We'll not talk about implementation details for Memtables and SSTables in much depth in this one, but basically:
- Memtables are in-memory, implemented most often as Skip Lists, sometimes are Trees.
- SSTables are on-disk, immutable. Besides the core (key -> value changeset), they contain:
- Bloom filters for pruning tableset to read for a certain key.
- An index (on primary key) for fast K -> offset lookup during reads.
Compaction #
So, we're optimizing writes by storing value or partial updates to values (depending on database model, K-V or K-Row). And so, we're going to have an increasing amount of fragmentation right?
Say over a day a key is updated 10 times. These writes are amplified to several SSTables depending on the spacing of these updates. Then in the future we have to go through all of these SSTables (filtered, of course, through bloom-filters built into the SSTable) containing updates for this value to compute the actual value. Not very optimal.
This is how we arrive at compaction. Periodically, an LSM tree will take a subset of its SSTables, merge them to eliminate old invalidated updates and #tombstones, and write this merged SSTable* to replace the merge subset.
The exact mechanics of compaction are nuanced and not something I'll go into right now (because I'm not too familiar myself), but in short you use heuristics like merging across generations (levels) to maximise utility.
Note: There may be one or more merged SSTables, with splitting across keysets possibly.
Tombstones #
How do you delete a value in an LSM tree? Well, SSTables are immutable, can't go to them and delete values. What you do instead: add an entry for tombstoning k -> DELETE, for example. This marks a deletion or a tombstone. Then at time of compaction the LSM tree can get rid of the key in the compacted table.
Write Path #
Write -> WAL -> Memtable -> flush (batch, async) -> SSTable
Read Path #
Memtable -> SSTables (new -> old, prune with bloom filter)
- Reading each SSTable would be expensive right? Thank bloom-filters, each SSTable will have one for quickly checking if it contains some key or not. So, in practice, we'll only hit a small fraction of SSTables.
Advantages and tradeoffs #
- Super fast writes! You're just pushing to a WAL and modifying an in-memory memtable, very minimal sync disk I/O.

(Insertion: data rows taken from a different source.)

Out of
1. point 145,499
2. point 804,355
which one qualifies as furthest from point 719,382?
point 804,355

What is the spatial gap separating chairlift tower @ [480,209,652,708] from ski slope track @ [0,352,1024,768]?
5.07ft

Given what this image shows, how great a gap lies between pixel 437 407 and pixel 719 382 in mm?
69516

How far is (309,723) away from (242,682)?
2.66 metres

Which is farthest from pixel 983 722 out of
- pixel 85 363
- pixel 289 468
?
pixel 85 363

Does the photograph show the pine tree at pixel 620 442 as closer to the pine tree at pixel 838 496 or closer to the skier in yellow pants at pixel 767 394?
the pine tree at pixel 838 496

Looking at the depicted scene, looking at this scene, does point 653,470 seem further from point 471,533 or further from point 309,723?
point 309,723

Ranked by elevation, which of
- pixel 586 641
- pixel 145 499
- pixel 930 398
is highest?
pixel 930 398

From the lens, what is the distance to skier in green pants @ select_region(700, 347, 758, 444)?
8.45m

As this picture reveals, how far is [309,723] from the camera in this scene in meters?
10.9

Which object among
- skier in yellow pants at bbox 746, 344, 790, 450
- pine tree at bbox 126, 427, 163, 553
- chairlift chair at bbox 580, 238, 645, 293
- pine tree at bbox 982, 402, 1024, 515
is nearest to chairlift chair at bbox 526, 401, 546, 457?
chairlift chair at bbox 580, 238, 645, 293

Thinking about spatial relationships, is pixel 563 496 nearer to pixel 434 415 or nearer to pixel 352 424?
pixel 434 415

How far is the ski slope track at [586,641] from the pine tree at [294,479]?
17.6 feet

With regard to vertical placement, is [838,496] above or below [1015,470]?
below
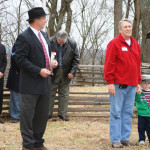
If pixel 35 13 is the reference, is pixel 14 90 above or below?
below

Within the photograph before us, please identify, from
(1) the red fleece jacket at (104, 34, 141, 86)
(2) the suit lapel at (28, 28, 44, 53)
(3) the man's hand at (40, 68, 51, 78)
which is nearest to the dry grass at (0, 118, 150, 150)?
(1) the red fleece jacket at (104, 34, 141, 86)

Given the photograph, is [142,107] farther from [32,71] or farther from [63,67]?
[63,67]

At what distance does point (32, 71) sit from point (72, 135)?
203cm

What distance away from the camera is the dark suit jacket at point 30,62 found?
3.79m

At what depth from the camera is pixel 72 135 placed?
17.6ft

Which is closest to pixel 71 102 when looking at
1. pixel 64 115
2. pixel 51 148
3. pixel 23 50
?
pixel 64 115

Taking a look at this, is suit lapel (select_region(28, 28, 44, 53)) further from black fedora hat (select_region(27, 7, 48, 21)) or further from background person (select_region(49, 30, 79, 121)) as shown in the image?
background person (select_region(49, 30, 79, 121))

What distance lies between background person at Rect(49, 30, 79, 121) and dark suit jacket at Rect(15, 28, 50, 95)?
243 centimetres

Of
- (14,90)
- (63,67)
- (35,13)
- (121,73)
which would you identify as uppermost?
Result: (35,13)

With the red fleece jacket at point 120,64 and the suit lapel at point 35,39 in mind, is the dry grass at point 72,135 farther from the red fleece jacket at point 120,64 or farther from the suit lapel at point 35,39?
the suit lapel at point 35,39

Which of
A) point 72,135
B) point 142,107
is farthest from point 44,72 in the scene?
point 72,135

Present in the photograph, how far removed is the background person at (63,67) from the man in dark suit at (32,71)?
2.33 meters

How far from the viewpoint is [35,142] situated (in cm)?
408

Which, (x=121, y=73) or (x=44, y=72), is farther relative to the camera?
(x=121, y=73)
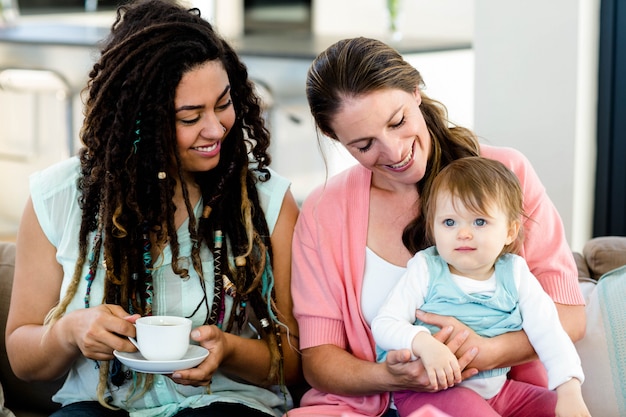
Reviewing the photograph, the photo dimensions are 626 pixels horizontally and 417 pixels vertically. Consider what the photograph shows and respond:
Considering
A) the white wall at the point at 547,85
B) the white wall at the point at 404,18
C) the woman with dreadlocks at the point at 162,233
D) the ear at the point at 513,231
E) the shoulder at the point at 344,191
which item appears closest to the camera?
the ear at the point at 513,231

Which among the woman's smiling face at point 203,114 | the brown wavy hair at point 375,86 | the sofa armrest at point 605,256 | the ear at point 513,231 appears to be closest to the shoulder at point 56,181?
the woman's smiling face at point 203,114

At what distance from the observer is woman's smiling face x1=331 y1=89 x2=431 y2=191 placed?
6.11 ft

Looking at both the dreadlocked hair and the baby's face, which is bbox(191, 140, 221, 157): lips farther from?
the baby's face

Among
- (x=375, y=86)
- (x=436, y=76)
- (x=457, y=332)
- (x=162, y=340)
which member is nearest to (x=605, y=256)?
(x=457, y=332)

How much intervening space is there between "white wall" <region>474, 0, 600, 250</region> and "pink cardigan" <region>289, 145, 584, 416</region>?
3.17ft

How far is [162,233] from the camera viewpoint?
2016 millimetres

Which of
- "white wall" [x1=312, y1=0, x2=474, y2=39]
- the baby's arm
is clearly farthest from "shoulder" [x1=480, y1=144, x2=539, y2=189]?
"white wall" [x1=312, y1=0, x2=474, y2=39]

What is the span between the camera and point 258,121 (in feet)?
6.98

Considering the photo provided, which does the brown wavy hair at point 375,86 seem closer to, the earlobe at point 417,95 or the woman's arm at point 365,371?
the earlobe at point 417,95

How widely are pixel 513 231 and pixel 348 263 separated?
1.17ft

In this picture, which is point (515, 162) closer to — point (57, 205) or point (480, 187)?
point (480, 187)

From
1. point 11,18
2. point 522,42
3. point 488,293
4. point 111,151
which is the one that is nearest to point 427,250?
point 488,293

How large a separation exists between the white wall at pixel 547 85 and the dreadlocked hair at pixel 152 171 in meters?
1.12

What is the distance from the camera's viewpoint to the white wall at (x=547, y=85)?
288cm
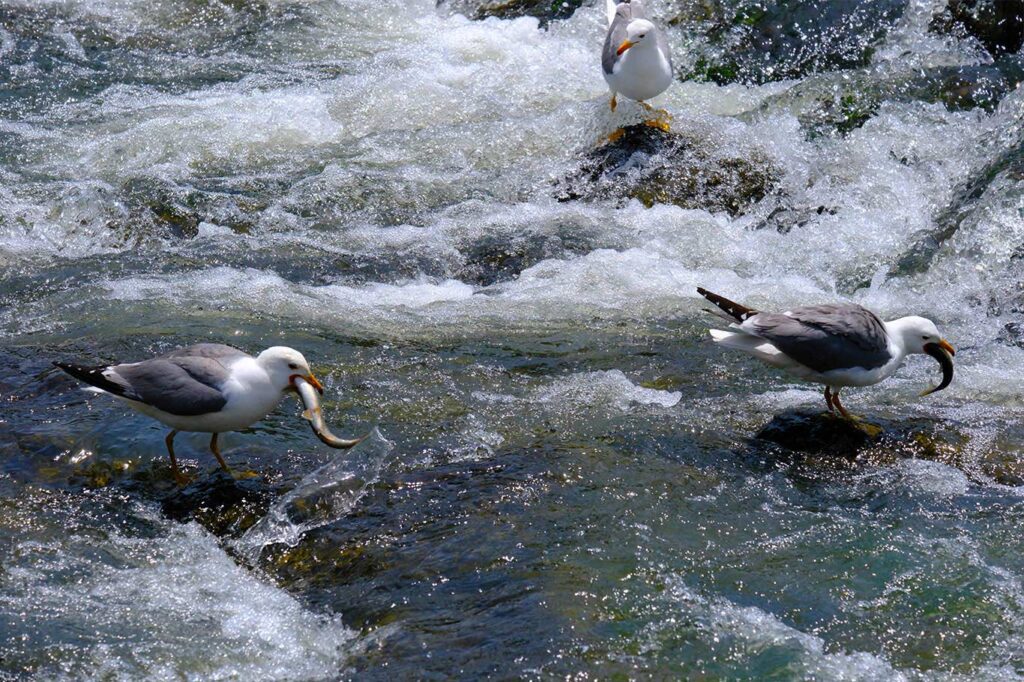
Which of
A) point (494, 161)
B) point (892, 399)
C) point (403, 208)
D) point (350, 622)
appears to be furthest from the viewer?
point (494, 161)

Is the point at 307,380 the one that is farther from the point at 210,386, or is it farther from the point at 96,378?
the point at 96,378

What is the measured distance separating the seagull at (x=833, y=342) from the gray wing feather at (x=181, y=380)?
82.5 inches

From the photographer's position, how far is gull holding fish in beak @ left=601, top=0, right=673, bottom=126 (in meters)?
8.94

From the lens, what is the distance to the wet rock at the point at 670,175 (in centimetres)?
862

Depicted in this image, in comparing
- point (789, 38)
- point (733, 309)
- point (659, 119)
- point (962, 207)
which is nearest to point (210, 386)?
point (733, 309)

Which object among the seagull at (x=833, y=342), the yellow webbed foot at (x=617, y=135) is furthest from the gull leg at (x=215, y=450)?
the yellow webbed foot at (x=617, y=135)

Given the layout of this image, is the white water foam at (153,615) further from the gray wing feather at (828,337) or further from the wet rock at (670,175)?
the wet rock at (670,175)

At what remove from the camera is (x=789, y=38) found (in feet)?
36.9

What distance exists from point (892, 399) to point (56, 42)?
984 centimetres

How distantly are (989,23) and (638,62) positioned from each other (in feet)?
12.6

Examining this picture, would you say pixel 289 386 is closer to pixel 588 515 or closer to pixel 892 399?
pixel 588 515

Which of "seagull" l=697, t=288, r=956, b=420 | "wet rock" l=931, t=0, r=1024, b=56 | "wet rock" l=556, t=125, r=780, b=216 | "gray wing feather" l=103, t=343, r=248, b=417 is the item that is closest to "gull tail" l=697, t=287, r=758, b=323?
"seagull" l=697, t=288, r=956, b=420

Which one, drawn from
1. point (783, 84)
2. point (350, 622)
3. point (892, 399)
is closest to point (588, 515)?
point (350, 622)

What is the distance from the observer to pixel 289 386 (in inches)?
187
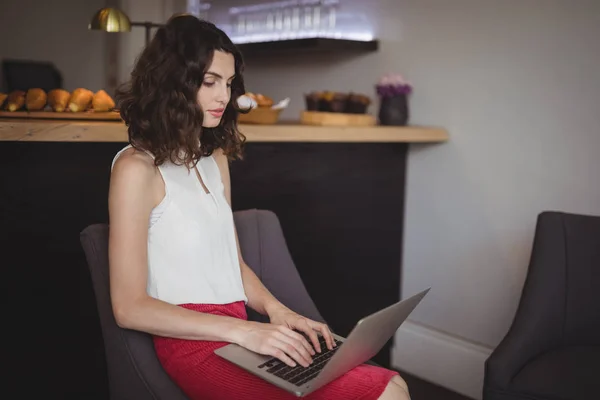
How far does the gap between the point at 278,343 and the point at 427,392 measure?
5.75ft

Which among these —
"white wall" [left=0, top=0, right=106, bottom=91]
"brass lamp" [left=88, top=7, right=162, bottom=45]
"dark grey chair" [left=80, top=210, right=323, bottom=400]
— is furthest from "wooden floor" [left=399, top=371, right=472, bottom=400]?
"white wall" [left=0, top=0, right=106, bottom=91]

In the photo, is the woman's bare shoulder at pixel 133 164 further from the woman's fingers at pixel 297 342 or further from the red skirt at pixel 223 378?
the woman's fingers at pixel 297 342

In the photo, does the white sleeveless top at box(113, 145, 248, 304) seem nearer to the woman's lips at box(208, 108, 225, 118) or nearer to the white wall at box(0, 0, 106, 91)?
the woman's lips at box(208, 108, 225, 118)

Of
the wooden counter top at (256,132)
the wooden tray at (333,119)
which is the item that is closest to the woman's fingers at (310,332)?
the wooden counter top at (256,132)

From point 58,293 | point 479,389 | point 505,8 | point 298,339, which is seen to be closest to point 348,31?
point 505,8

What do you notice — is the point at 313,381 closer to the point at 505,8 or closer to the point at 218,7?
the point at 505,8

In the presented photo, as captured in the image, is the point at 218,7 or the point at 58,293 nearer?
the point at 58,293

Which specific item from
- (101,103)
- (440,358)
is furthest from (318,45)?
(440,358)

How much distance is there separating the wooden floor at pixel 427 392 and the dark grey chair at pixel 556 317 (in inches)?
34.7

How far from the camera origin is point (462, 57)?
282 centimetres

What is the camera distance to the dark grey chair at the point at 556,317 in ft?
6.03

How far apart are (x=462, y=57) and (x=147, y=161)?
1.81 meters

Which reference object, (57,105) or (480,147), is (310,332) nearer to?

- Flush is fast too! Sequential, no random writes.
- Good for horizontal scaling: just introduce a partioning key (to send to node) and a sort key (organise within node/LSM tree).
- Reads are not as simple as a b-tree, as they're amplified over the complete set of relevant SSTables (pruned by their bloom filters)
- Reads are not as flexible as a traditional model: they MUST use the primary key or do full SCANs.
- Secondary keys are not so simple in database systems that use LSM trees (DynamoDB, Apache Cassandra, Google Bigtable, Hbase).
- While secondary indexes exist, they're not as simple and efficient as in other systems.
- Compaction => write amplification (async)
- Compaction can be tuned to workload and constraints: I/O, CPU vs read cost.